Stored data:
- Opening Delimiter -

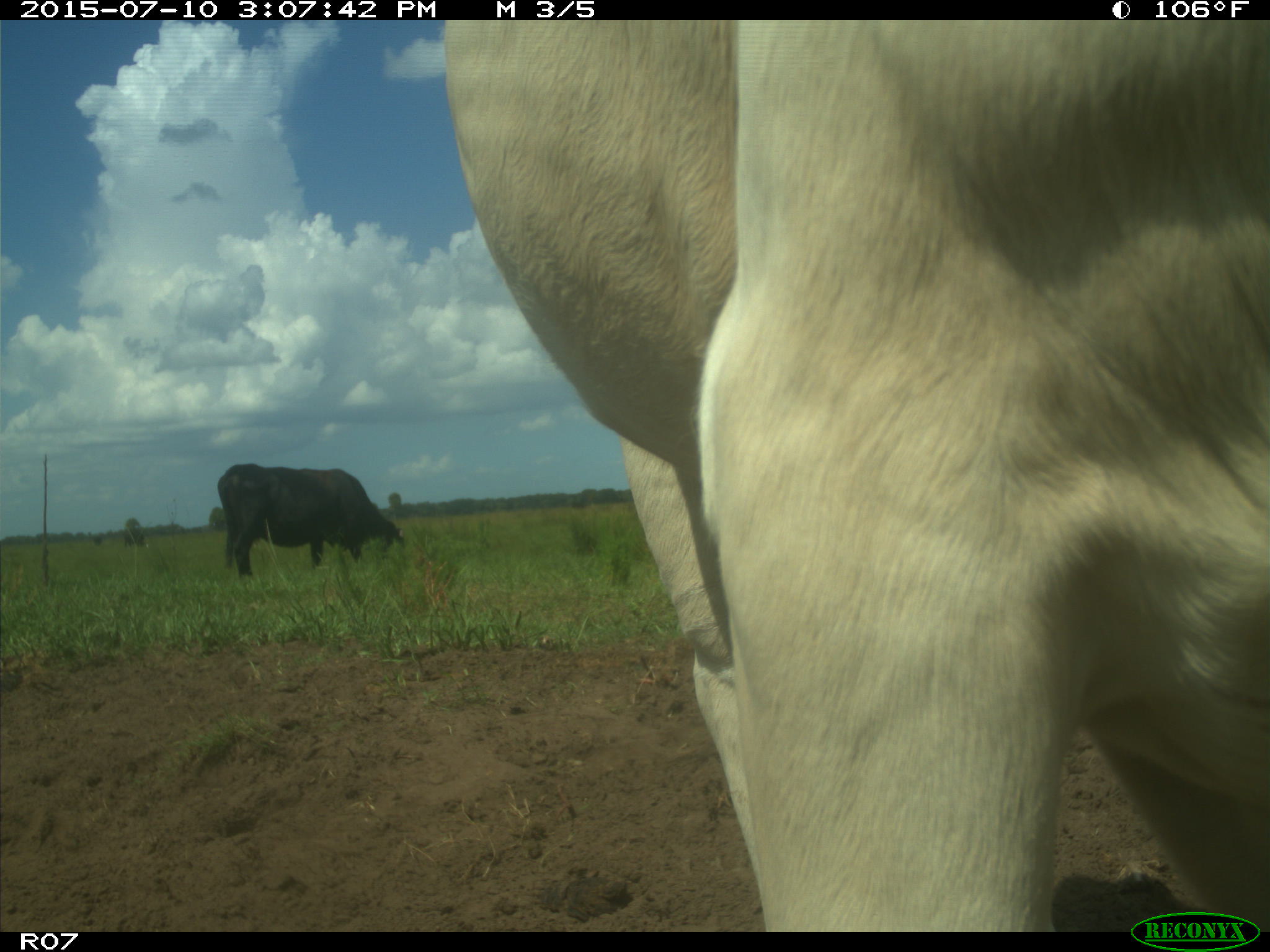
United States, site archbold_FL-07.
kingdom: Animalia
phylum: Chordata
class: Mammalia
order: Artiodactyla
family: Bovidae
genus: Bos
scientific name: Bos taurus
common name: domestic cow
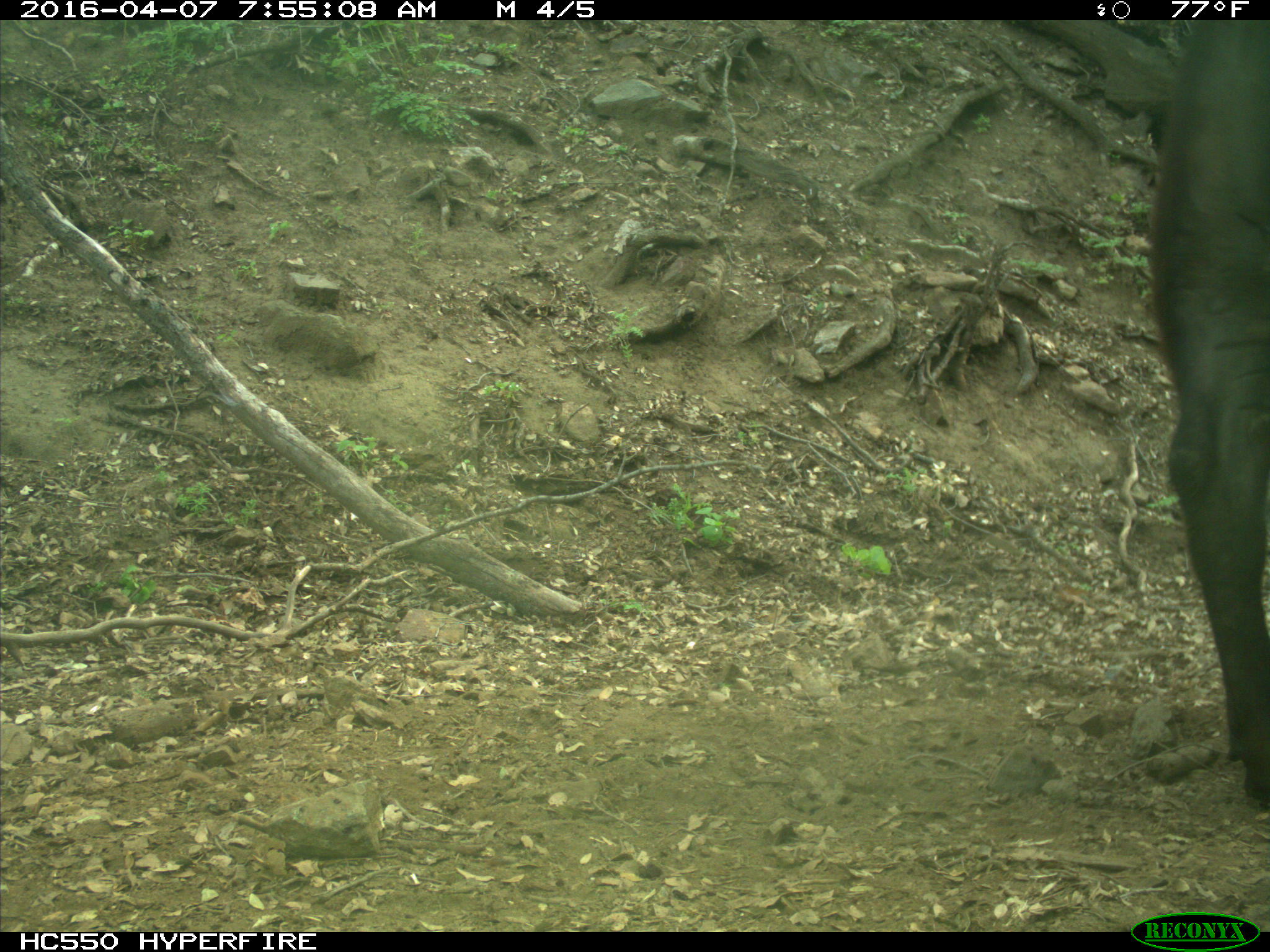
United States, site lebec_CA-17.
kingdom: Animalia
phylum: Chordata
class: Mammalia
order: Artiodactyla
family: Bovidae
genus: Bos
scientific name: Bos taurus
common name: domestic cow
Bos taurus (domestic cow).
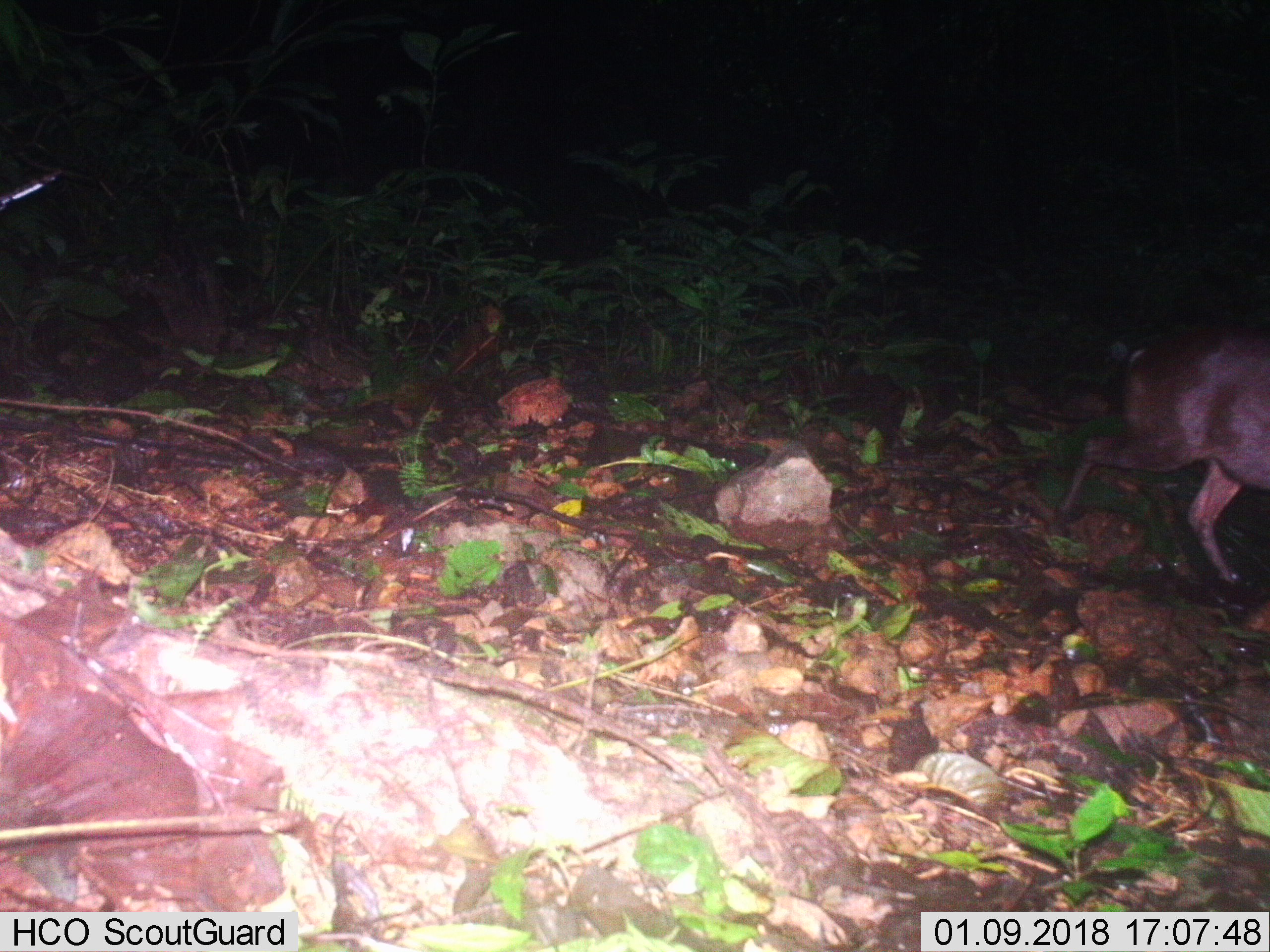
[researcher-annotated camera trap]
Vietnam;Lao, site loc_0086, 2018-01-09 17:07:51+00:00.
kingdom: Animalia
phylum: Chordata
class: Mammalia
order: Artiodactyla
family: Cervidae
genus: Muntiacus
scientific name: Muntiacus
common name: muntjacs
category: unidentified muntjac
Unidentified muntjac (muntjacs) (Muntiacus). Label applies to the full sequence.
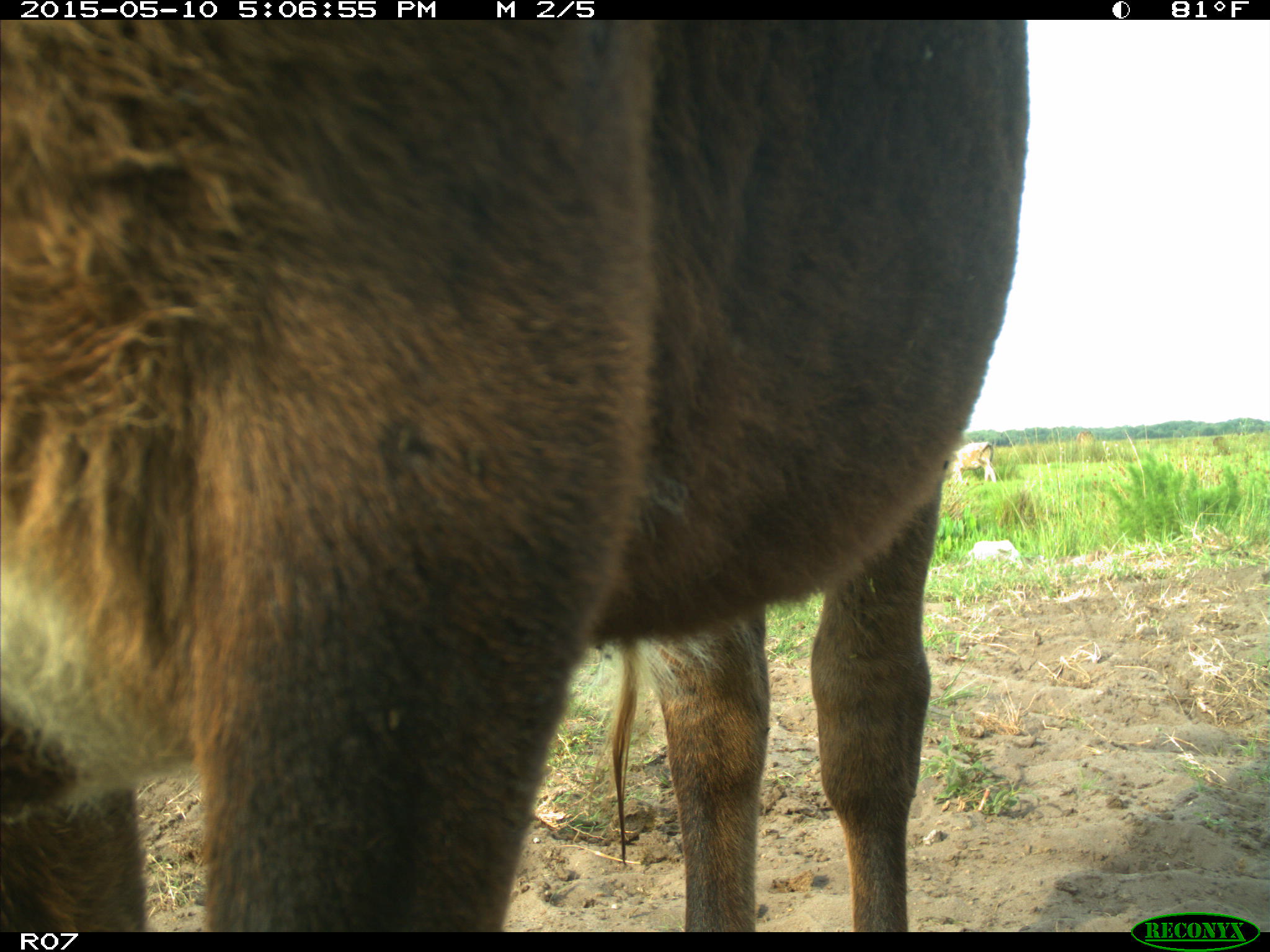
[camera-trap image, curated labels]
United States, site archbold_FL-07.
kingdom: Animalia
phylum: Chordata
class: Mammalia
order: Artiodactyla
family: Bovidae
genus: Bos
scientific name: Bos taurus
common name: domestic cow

- Closing Delimiter -

* [EXERCISE DESCRIPTION] Transcribe the records in full and exactly. Pictures stay out.

* [ANSWER BOX]
United States, site archbold_FL-07.
kingdom: Animalia
phylum: Chordata
class: Mammalia
order: Artiodactyla
family: Bovidae
genus: Bos
scientific name: Bos taurus
common name: domestic cow
United States, site lebec_CA-17.
kingdom: Animalia
phylum: Chordata
class: Mammalia
order: Artiodactyla
family: Bovidae
genus: Bos
scientific name: Bos taurus
common name: domestic cow
Bos taurus (domestic cow).
[researcher-annotated camera trap]
Vietnam;Lao, site loc_0086, 2018-01-09 17:07:51+00:00.
kingdom: Animalia
phylum: Chordata
class: Mammalia
order: Artiodactyla
family: Cervidae
genus: Muntiacus
scientific name: Muntiacus
common name: muntjacs
category: unidentified muntjac
Unidentified muntjac (muntjacs) (Muntiacus). Label applies to the full sequence.
[camera-trap image, curated labels]
United States, site archbold_FL-07.
kingdom: Animalia
phylum: Chordata
class: Mammalia
order: Artiodactyla
family: Bovidae
genus: Bos
scientific name: Bos taurus
common name: domestic cow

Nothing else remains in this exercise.